Le Sénégal confirme sa position de leader dans la transition énergétique en Afrique de l’Ouest. Avec 671 mégawatts (MW) de puissance photovoltaïque installée, le pays se classe au troisième rang régional, derrière le Nigeria et la Côte d’Ivoire, selon les données 2024 de l’Africa Solar Industry Association (AFSIA). Cette dynamique solaire se déploie dans un contexte national où le taux d’électrification atteint désormais 84%, et malgré l’entrée en production du champ gazier de Sangomar.

Un parc solaire diversifié et en croissance

Le mix solaire sénégalais est caractérisé par sa diversité. La répartition détaillée de la puissance installée met en lumière plusieurs segments :

  • Grandes centrales connectées au réseau : 307,5 MW
  • Autoconsommation résidentielle : 293,67 MW
  • Autoconsommation industrielle et commerciale : 58,2 MW
  • Mini-réseaux : 8,98 MW
  • Kits solaires domestiques : 3,63 MW

Le segment résidentiel domine ainsi le paysage, démontrant l’adoption croissante des solutions solaires par les ménages.
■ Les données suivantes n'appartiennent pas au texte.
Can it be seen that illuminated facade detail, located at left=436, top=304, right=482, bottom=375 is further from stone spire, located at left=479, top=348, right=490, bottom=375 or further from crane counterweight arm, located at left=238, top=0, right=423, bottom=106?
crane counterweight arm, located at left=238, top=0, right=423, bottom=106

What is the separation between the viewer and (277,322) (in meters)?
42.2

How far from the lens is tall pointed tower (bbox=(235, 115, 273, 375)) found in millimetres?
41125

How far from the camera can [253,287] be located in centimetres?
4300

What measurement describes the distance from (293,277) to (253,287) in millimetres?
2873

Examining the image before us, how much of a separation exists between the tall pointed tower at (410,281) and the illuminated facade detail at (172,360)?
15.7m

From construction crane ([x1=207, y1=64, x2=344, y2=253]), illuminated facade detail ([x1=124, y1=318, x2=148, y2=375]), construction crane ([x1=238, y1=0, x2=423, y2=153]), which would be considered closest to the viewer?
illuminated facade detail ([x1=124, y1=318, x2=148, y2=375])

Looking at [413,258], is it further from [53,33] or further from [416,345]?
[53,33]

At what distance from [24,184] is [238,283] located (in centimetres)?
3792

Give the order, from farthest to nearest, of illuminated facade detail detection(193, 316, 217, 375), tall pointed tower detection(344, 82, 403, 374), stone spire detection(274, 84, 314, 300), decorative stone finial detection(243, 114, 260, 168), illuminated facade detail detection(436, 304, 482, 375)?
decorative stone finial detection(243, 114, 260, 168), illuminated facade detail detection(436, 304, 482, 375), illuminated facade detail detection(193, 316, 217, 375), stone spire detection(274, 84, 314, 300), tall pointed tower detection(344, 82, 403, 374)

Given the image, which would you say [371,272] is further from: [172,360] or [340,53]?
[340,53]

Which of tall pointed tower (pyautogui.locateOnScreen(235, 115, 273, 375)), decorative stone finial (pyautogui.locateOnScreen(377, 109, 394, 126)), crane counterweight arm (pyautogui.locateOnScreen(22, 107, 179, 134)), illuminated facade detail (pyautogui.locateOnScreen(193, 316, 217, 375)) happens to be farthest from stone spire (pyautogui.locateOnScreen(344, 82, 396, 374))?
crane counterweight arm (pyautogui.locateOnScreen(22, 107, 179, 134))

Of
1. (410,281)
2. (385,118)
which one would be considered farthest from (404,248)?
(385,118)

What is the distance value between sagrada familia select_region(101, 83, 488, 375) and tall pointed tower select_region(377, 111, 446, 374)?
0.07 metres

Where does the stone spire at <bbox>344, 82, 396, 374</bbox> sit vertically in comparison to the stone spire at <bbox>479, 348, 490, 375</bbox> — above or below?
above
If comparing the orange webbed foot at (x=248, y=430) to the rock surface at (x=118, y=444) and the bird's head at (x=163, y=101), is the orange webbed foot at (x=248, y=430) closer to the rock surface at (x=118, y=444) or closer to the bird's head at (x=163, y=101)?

Cette tendance est soutenue par un cadre réglementaire incitatif, incluant des exonérations de TVA sur les équipements dédiés aux énergies renouvelables.

Les grands projets en cours et à venir

La feuille de route solaire du Sénégal est ambitieuse et se concrétise par plusieurs projets d’envergure, intégrant de plus en plus le stockage d’énergie pour sécuriser l’alimentation.

Projets en construction et récemment mis en service

Le paysage évolue rapidement avec des réalisations concrètes. La centrale solaire de Kolda (30 MW) est entrée en service fin 2024. Sur le même site, un projet porté par le groupe Axian, combinant 60 MW de solaire et 72 MWh de stockage, est en construction depuis 2025. Par ailleurs, la société nationale d’électricité (SENELEC) et le groupe chinois CNTIC ont signé en juillet 2025 des contrats pour deux centrales solaires de 50 MW, chacune couplée à 90 MWh de stockage, avec une mise en service prévue entre 2026 et 2027.

Projets en phase de développement avancé

D’autres initiatives structurantes sont dans les starting-blocks. Parmi elles, on compte un projet de 40 MW de stockage par Infinity Power, une centrale de 20 MW + 11 MWh pour le site minier d’Eramet développée par l’allemand JUWI, et un méga-projet d’usine de dessalement solaire de 300 MW porté par l’énergéticien saoudien ACWA Power.

Un cadre réglementaire mature pour attirer les investissements

La clarté et la stabilité du cadre juridique sont des atouts majeurs pour le Sénégal. Le pays a mis en place des dispositifs reconnus comme matures par les investisseurs, tels que des tarifs d’achat garantis (feed-in tariffs) et des mécanismes de facturation nette (net metering). Les projets de mini-réseaux de moins de 50 kW peuvent être développés sans licence, simplifiant ainsi les démarches. Ces mesures s’inscrivent dans la vision du Pacte national pour l’énergie, qui vise à porter la part des énergies renouvelables à 40% du mix électrique d’ici 2030.

Défis et perspectives pour l’avenir

Malgré ces avancées, certains défis persistent. Le secteur hors-réseau, crucial pour l’électrification rurale, est freiné par des droits de douane élevés sur les équipements, pouvant ajouter 10 à 15% au coût final des kits solaires pour les particuliers. Parallèlement, l’arrivée du gaz de Sangomar, destiné à alimenter de nouvelles centrales thermiques comme celle de Cap des Biches (366 MW), complexifie le paysage énergétique. L’enjeu sera d’intégrer harmonieusement ces sources fossiles avec les renouvelables.

Pour y parvenir, le Sénégal peut compter sur un soutien financier international conséquent, notamment via 2,5 milliards d’euros de prêts concessionnels de l’Union européenne, de la France, de l’Allemagne et du Canada, signés en 2023. Ces fonds sont destinés à financer le développement des infrastructures de stockage et des réseaux hybrides, essentiels pour accueillir une part croissante d’énergies variables comme le solaire. L’objectif ultime reste l’accès universel à l’électricité d’ici 2029, avec l’électrification de près de 200 000 foyers supplémentaires.

La compétitivité économique du solaire est un moteur puissant. Face à un coût de l’électricité sur le réseau oscillant entre 0,129 et 0,307 dollar/kWh selon les consommateurs (source : IRENA), le photovoltaïque représente une alternative de plus en plus viable pour sécuriser l’approvisionnement et maîtriser les coûts à long terme.